*Yang Perlu Dikerjakan*.
1. Tulis ulang bagian teks sumber tentang hutan rakyat antara "Melalui pendekatan tipe" dan "ada selama ini.", termasuk kedua ujungnya. Ganti "hutan rakyat" dengan "hutan kemasyarakatan".
2. Menurut teks sumber, pada tahun berapa forum "biNAwaNAenterprise" dirintis dan dibentuk?
3. Tolong lanjutkan teks sumber tentang Forum Hutan Rakyat – Rimbawan, mulai setelah kalimat terakhirnya.

*Teks Sumber*.
== == ==
Melalui pendekatan tipe pemilikan lahan inilah kami merumuskan suatu pola penanganan hutan rakyat yang secara prioritas ditujukan terhadap lahan tidak produktif pada butir b di atas, dengan membentuk suatu kelembagaan hutan rakyat yang berbeda dibandingkan dengan yang sudah ada selama ini.

Kelembagaan ini melibatkan Rimbawan dalam kapasitasnya sebagai personal untuk tampil secara langsung dan intensif dalam pengelolaan hutan rakyat, yang disamping berorientasi profit juga sekaligus sebagai salah satu bentuk tanggung jawab rimbawan terhadap kondisi hutan rakyat dan lingkungan hidup secara luas.
Kelembagaan tersebut dikemas dalam bentuk Forum Hutan Rakyat – Rimbawan dengan nama “biNAwaNAenterprise“ , suatu model pengelolaan hutan rakyat dengan pola bagi hasil.

III. FORUM HUTAN RAKYAT-RIMBAWAN
“biNAwaNAenterprise“

Forum Hutan Rakyat – Rimbawan “biNAwaNAenterprise“ adalah suatu wadah tempat para rimbawan menuangkan dan mewujudkan ide dan kreasinya tentang hutan rakyat, membuktikan dan mengaplikasikan ilmu dan pengetahuan yang dimiliki sesuai bidang keahliannya. Ketika ide, pandangan dan obsesi rimbawan tidak dapat ditampung oleh lembaga tempat kerjanya karena terhadang aspek formalistic dan legalistic, maka forum ini diharapkan menjadi solusinya.

Dirintis dan dibentuk pada tahun 2005 dengan sasaran kerja prioritas adalah :
1. Bidang Pengembangan Budidaya Hutan Rakyat
2. Bidang Optimalisasi Ragam Pemanfaatan dan Nilai Hasil Hutan Rakyat

Namun demikian sejauh ini baru bidang Pengembangan Budidaya Hutan Rakyat yang sudah berjalan yaitu melalui kelembagaan hutan rakyat, sedangkan bidang Optimalisasi Ragam Pemanfaatan dan Nilai Hasil Hutan Rakyat, masih dalam bentuk wacana dan belum dapat kami realisasikan karena masih terbatasnya sumberdaya yang dimiliki forum.

Karena itu dalam tulisan ini yang akan dikupas lebih lanjut terbatas hanya pada bidang Pengembangan Budidaya Hutan Rakyat (kelembagaan hutan rakyat)
== == ==
*Daftar Entri*.

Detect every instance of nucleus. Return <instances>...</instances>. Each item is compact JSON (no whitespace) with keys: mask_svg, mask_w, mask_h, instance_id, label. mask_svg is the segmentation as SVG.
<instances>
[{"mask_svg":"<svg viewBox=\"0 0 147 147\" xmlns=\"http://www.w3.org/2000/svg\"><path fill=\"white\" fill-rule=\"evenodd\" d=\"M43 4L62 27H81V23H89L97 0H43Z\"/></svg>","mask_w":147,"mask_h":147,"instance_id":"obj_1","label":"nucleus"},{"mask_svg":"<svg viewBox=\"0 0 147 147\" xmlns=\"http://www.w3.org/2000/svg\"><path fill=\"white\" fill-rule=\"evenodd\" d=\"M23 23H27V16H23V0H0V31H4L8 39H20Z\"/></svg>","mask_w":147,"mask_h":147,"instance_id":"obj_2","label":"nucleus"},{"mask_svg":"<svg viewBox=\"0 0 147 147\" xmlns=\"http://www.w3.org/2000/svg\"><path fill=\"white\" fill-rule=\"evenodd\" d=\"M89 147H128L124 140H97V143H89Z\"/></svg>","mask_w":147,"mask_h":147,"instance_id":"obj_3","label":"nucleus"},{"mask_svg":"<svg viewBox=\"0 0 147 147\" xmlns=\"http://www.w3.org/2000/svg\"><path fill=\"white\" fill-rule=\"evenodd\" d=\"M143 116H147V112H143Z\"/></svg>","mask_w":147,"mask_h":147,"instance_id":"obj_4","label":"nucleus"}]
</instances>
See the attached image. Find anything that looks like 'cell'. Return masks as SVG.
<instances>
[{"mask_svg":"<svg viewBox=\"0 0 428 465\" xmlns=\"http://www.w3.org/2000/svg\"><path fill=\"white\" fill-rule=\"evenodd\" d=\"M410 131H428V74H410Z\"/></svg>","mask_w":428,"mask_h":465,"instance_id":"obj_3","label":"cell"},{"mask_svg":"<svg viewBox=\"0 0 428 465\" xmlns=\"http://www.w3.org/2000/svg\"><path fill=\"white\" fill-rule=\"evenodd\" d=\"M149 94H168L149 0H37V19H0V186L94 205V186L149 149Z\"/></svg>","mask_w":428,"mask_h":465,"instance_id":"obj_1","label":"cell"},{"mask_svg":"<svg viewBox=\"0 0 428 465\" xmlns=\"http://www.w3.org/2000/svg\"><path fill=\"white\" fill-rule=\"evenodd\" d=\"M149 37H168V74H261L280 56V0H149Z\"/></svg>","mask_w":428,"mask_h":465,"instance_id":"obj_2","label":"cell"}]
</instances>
== == ==
*Hasil per Tugas*.
1.
Melalui pendekatan tipe pemilikan lahan inilah kami merumuskan suatu pola penanganan hutan kemasyarakatan yang secara prioritas ditujukan terhadap lahan tidak produktif pada butir b di atas, dengan membentuk suatu kelembagaan hutan kemasyarakatan yang berbeda dibandingkan dengan yang sudah ada selama ini.

2. Pada tahun 2005.

3.
A. Maksud
Memotivasi dan membangkitkan minat rimbawan - sebagai ujung tombak pelaksana pembangunan bidang kehutanan dan merupakan salah satu pihak yang paling bertanggung jawab terhadap kondisi lingkungan secara umum - tidak lagi hanya berdiri di luar ring tetapi seyogyanya melangkah masuk secara praktis dan intensif, berpadu dan bersungguh-sungguh berperan serta secara aktif, agar dapat meningkatkan nilai ekonomis hutan rakyat dan mutu lingkungan hidup dalam arti luas.

B. Tujuan
Memberi peran dan kontribusi positif bagi lingkungan hidup, menyediakan pasokan bahan baku kayu bagi industri dan masyarakat pada umumnya, meningkatkan pendapatan (profit) terutama bagi rimbawan dan pemilik lahan.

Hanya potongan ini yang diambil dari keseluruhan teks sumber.